Dar nome às coisas é anulá-las da existência: tirar o mundo e a existência privados de fundamento e inacessível ao conhecimento e condicioná-los em um ataúde semântico que vetoriza o mistério do mundo em sentido. De outro modo, é dar vida à idealização em detrimento de um mundo além do inteligível da qual estamos privados. A palavra é então, em sua musicalidade – que só pode ser um réquiem -, o que oculta as coisas nela mesma. Paradoxalmente, ao mesmo tempo em que oculta e separa o mundo enquanto fluxo e devir, é aquilo que me liga ao ser: no limite, é o que arranca do esquecimento o próprio existir das coisas para fazê-lo presença aos homens para os homens.

Um mundo fora da linguagem

A mente encontra mistérios porque busca por instinto um objetivo e uma finalidade para toda coisa. Parece que lhe é proibido conceber as coisas tais como são – pelo menos tais como se mostram. – Paul Valéry

Não passo um só dia onde não travo uma batalha quase sem tréguas com as palavras. De tal modo sou dependente da música quando nesses momentos quero prensar a linguagem até sangrá-la! A música me suspende a linguagem pela compreensão que vai além de um manto tecido em cadeias de significantes e significados.

Nessa luta inútil, pois as palavras nunca carregam aquilo que eu gostaria que carregassem, além de ser algo que me escapa com seus conteúdos escorregadios com que são sedimentadas, preciso ridicularizá-las para suportar o escárnio com que elas sempre me atacam.

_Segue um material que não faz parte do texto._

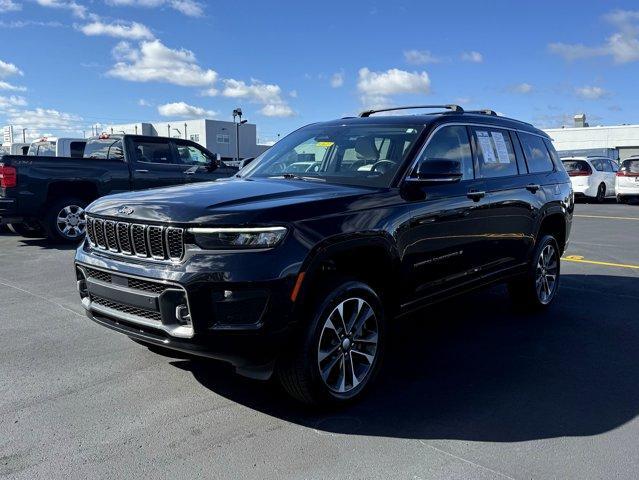 used 2021 Jeep Grand Cherokee L car, priced at $34,219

O meu mundo não pode ser posto em linguagem, em parte porque esta sempre me escapa e é vão tentar dominá-la, mas pouco importa quando nenhum domínio de linguagem é capaz de dizer o que se quer dizer: o que se quer dizer é também o que não se pode dizer. Ainda, a linguagem não tem totalidade nem fundo, mas está aí, sempre inacabada mas estruturada. Nenhum mundo pode ser posto em linguagem, será sempre um mundo-de-linguagem. Se somos, paradoxalmente, verborrágicos, é porque praticamos diálogos como surdos-mudos sem nos ater muito tempo à palavra: o dia que os homens passarem a examinar cada palavra com aquilo que até então imaginaram que ela continha, tamanho será o espanto que possivelmente o silêncio será universal.

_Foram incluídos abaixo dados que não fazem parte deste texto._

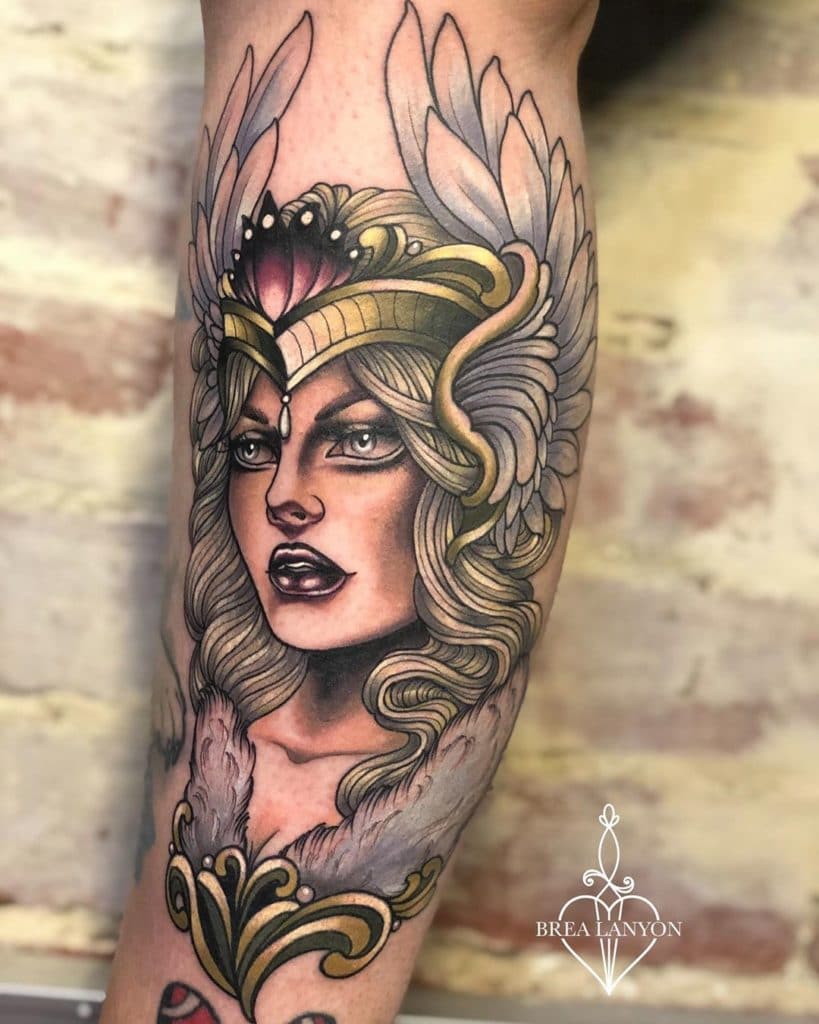 valkyrie tattoo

Processam-se inúmeros algos na consciência e no corpo, como posso colocá-los em palavras? O mais próximo que chegamos daquilo que gostaríamos de dizer é quando nasce aquele sentimento de que houve uma comunicação com predomínio de uma dimensão sem-palavras, embora possa ter palavras, entre os homens e entre os homens e o mundo.

Tolo homem! Todo seu abrigo teórico está posto em palavras, uma interminável trama de peças fictícias sobre peças fictícias: e o que pode ele fazer para se defender se tudo teria que passar novamente pela linguagem? – Continuemos nossa tragicomédia do conhecimento nos nossos i-limitados enredos perante nossa lógica que se adéqua a um gabarito criado por nós – os próprios interessados.